The mystery of the supernatural doesn’t really exist in this universe, we know these things are happening which makes the film’s second act delay of getting to the point with these long discussions about whether or not the family is faking the situation a bit tin-eared. The real clash is trying to see Wan juxtapose real-life events with his own glamorous Hollywood-version of the events; both “cases” in the movie are based on true-stories. The film focuses on the Amityville house, in what is considerably a better Amityville film than most, but also walks this odd line of divulging into how the entire thing wasn’t real and at the same time saying that it was. Then the Enfield story begins which again comes to a grinding halt as characters decide whether or not all of this is a hoax. In reality, it’s questionable at best. But this movie isn’t trying to dissect the paranormal subgenre with a film about two hoaxers, it’s playing it straight and taking these spooky ghosts at face value.
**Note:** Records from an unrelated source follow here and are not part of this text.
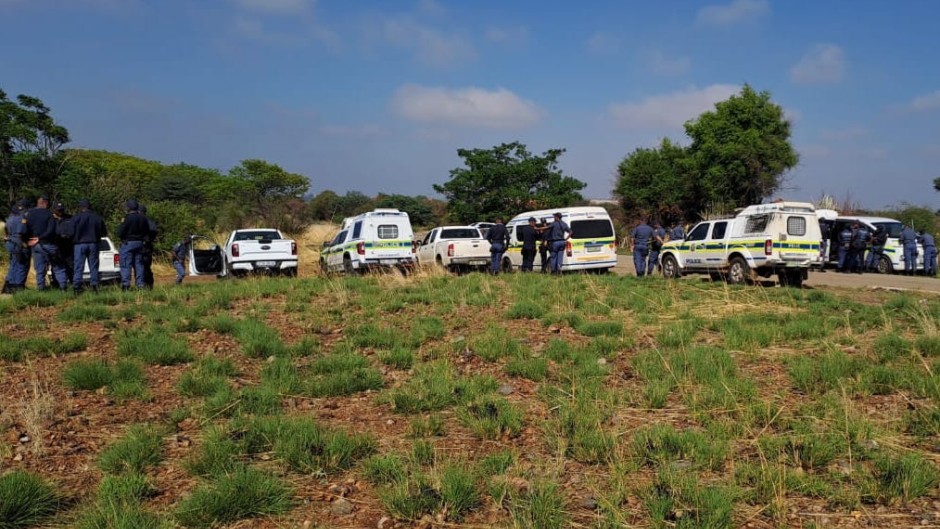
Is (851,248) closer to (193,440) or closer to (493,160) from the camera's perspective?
(193,440)

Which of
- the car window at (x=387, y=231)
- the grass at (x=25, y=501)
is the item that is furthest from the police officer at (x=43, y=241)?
the grass at (x=25, y=501)

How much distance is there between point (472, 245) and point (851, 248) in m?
12.8

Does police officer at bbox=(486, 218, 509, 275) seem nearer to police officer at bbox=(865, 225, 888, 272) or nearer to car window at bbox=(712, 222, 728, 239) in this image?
car window at bbox=(712, 222, 728, 239)

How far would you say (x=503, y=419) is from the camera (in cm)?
503

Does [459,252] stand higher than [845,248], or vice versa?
[459,252]

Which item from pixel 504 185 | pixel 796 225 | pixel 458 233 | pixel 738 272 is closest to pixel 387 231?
pixel 458 233

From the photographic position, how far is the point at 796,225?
49.0 feet

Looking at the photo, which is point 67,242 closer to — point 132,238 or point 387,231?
point 132,238

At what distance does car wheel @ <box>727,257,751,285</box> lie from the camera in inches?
604

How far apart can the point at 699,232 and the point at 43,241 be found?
1496cm

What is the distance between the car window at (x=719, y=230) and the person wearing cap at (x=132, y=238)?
43.4 feet

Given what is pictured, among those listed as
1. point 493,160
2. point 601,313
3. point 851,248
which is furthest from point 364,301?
point 493,160

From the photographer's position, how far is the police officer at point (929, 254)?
1981 centimetres

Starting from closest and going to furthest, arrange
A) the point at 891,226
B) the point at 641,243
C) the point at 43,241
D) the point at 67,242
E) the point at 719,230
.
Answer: the point at 43,241, the point at 67,242, the point at 719,230, the point at 641,243, the point at 891,226
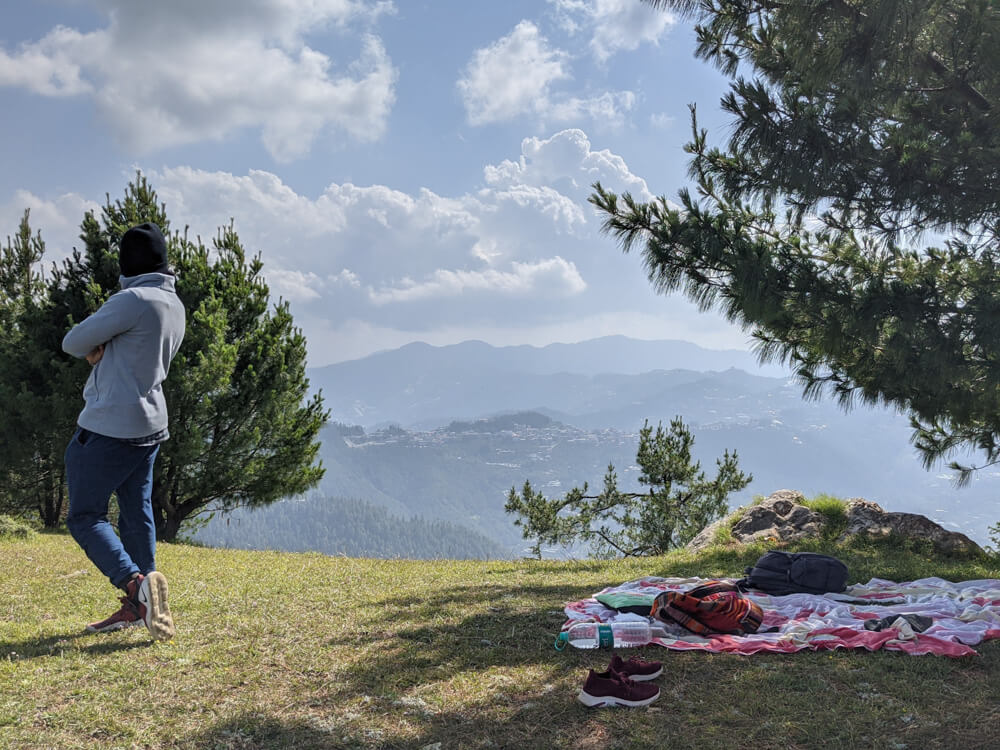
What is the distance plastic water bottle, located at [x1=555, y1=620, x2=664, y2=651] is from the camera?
4.63 m

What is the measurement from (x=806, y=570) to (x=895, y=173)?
4244 mm

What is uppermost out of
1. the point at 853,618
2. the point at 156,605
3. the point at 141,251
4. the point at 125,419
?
the point at 141,251

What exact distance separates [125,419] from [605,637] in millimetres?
3651

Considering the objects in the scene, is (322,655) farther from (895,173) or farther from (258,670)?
(895,173)

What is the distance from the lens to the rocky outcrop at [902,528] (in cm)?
998

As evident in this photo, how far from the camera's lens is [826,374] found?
9188 mm

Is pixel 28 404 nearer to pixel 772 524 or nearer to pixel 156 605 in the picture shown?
pixel 156 605

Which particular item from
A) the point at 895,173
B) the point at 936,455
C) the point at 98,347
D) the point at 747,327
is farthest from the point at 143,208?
the point at 936,455

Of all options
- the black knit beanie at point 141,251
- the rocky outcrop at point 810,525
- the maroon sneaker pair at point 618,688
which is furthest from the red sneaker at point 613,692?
the rocky outcrop at point 810,525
Someday I hope we will see that movie.
So what we’re left with is a haunted house romp. This is all well and good, the scares are built up rather nicely and the performances of the children (Madison Wolfe plays the main girl Janet) very genuinely. It’s a bit comical how the other children are put to the side once Janet takes center stage, to the point that one of the brothers is so non-existent in the movie until it needs a scary thing to happen to him, then he is quickly forgotten about after that. The other younger brother has an adorable stutter that…doesn’t build to anything either other than a Babadook-esque creature that should have only appeared once. I find myself at odds here, I appreciate how the demon takes forms and different appearances as opposed to so many cheaper movies that just opt to not show the ghosts at all, but the creatures we have here were about as effective as the props you find in a Halloween store. There is a great scene involving a painting of a nun, which illustrates the overall issue I have with the film: Good pacing, not a lot of subtly. At the expense of spoiling a key revelation late in the film, I will say that there’s a bit of hand-holding here when explaining all of the who’s and what’s of why everything has been happening, so much so that I’d be shocked if someone didn’t notice the glaring clue that kept popping up in the Warren’s house repeatedly.
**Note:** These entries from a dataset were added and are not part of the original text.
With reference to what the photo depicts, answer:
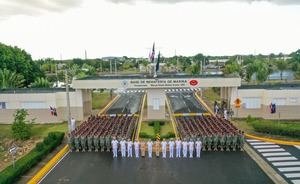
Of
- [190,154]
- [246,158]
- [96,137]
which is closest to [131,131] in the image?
[96,137]

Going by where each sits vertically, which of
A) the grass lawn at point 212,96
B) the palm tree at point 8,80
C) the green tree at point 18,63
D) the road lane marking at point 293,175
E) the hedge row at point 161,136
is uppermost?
the green tree at point 18,63

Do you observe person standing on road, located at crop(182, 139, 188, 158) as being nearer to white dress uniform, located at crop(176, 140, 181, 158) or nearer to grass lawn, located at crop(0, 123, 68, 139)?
white dress uniform, located at crop(176, 140, 181, 158)

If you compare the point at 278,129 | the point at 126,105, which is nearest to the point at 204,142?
the point at 278,129

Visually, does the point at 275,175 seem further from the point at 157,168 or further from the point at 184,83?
the point at 184,83

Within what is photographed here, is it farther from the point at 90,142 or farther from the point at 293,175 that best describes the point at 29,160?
the point at 293,175

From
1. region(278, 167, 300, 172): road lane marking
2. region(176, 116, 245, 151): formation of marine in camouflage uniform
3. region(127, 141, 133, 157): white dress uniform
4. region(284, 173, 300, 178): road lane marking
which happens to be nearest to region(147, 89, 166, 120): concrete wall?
region(176, 116, 245, 151): formation of marine in camouflage uniform

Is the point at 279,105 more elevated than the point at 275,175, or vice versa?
the point at 279,105

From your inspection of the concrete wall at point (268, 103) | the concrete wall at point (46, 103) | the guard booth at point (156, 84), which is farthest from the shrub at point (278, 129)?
the concrete wall at point (46, 103)

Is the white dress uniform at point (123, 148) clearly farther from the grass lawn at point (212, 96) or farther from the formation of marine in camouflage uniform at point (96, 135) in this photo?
the grass lawn at point (212, 96)
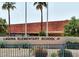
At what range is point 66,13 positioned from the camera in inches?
521

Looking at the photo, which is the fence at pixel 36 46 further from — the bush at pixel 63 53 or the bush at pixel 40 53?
the bush at pixel 40 53

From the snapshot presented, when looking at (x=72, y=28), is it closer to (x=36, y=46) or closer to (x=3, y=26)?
(x=36, y=46)

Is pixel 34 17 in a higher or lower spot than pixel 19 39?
higher

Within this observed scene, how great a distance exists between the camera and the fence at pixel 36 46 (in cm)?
1137

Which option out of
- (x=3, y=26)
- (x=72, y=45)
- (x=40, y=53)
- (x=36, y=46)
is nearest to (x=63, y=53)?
(x=40, y=53)

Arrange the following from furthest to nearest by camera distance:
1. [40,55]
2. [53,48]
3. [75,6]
Answer: [75,6] → [53,48] → [40,55]

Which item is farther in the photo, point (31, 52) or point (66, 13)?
point (66, 13)

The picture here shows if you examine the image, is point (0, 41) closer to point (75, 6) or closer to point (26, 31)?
point (26, 31)

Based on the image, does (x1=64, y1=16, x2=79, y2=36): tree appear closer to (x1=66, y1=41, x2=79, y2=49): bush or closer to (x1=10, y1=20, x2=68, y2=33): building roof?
A: (x1=10, y1=20, x2=68, y2=33): building roof

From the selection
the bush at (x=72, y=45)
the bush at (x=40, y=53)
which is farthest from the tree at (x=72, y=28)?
the bush at (x=40, y=53)

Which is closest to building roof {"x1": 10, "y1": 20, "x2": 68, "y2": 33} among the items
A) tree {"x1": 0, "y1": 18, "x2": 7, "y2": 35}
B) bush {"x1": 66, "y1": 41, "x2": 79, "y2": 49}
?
tree {"x1": 0, "y1": 18, "x2": 7, "y2": 35}

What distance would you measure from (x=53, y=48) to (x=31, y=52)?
4.63 ft

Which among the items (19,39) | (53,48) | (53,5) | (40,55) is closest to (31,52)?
(40,55)

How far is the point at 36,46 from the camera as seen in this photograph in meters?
12.5
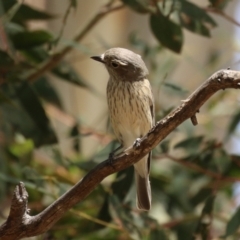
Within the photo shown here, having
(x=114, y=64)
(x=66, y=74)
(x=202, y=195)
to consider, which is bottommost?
(x=202, y=195)

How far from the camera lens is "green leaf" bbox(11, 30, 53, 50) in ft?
3.82

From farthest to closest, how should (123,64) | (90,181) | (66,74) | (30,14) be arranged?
(66,74), (30,14), (123,64), (90,181)

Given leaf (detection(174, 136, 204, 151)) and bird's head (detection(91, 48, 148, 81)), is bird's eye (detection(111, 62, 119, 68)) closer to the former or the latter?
bird's head (detection(91, 48, 148, 81))

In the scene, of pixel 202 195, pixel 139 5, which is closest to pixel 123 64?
pixel 139 5

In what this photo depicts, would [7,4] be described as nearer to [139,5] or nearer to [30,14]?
[30,14]

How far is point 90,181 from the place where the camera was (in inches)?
30.8

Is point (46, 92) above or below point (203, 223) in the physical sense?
above

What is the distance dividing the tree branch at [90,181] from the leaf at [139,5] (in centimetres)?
39

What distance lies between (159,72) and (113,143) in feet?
1.47

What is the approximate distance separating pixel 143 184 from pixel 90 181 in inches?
14.0

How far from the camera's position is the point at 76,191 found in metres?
0.79

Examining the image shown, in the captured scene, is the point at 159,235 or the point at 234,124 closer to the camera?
the point at 159,235

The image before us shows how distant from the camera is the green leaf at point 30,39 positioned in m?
1.16

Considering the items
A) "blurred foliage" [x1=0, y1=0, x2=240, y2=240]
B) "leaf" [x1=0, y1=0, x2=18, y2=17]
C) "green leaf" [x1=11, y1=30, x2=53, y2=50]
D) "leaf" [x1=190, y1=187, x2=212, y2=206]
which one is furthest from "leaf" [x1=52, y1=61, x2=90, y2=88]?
"leaf" [x1=190, y1=187, x2=212, y2=206]
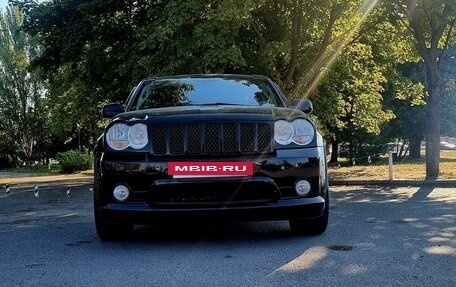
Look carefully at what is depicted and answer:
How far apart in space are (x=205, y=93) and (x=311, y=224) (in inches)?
69.4

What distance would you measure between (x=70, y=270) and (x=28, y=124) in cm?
4973

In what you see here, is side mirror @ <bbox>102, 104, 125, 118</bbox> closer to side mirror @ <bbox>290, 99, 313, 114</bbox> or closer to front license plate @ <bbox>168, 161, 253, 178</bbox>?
front license plate @ <bbox>168, 161, 253, 178</bbox>

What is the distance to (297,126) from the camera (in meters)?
4.93

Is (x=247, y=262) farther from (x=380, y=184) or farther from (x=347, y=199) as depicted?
(x=380, y=184)

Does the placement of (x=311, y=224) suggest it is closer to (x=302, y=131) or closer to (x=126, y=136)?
(x=302, y=131)

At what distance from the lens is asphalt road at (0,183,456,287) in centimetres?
369

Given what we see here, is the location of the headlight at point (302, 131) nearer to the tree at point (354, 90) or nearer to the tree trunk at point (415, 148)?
the tree at point (354, 90)

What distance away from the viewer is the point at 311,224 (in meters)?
5.23

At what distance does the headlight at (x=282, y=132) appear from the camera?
4852mm

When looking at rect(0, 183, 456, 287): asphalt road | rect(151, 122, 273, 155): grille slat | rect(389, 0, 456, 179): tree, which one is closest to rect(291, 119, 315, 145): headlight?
rect(151, 122, 273, 155): grille slat

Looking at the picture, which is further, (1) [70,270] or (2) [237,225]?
(2) [237,225]

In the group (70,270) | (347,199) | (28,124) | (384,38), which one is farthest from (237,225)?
(28,124)

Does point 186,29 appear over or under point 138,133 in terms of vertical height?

There is nothing wrong with this movie, it is serviceable, it is well-acted, it is well-made, and I don’t want to shoe-horn this in with lesser supernatural movies because it is better than those but I cannot muster up any kind of excitement for it. There’s something about Scooby-Doo and Shaggy always foiling the bad guy that was triumphant and worth watching over and over again, or maybe because the show was short, animated, had a fucking talking dog and didn’t take itself seriously which is why I liked it so much. The Conjuring 2 didn’t exactly leave me clamoring for more tales about the Warrens: Demon Hunters, which could be a casualty for having returning characters in a horror movie or probably because this movie was a dull mixture of the first film and The Exorcist (and Poltergiest and The Entity and The Babadook with a dash of Phantasm).
If you’re a dumb teenage kid looking for a good scare, this is for you even though it’s rated R (because life is unfair). If you’re anything else, watch The Exorcist. Show your baby The Exorcist.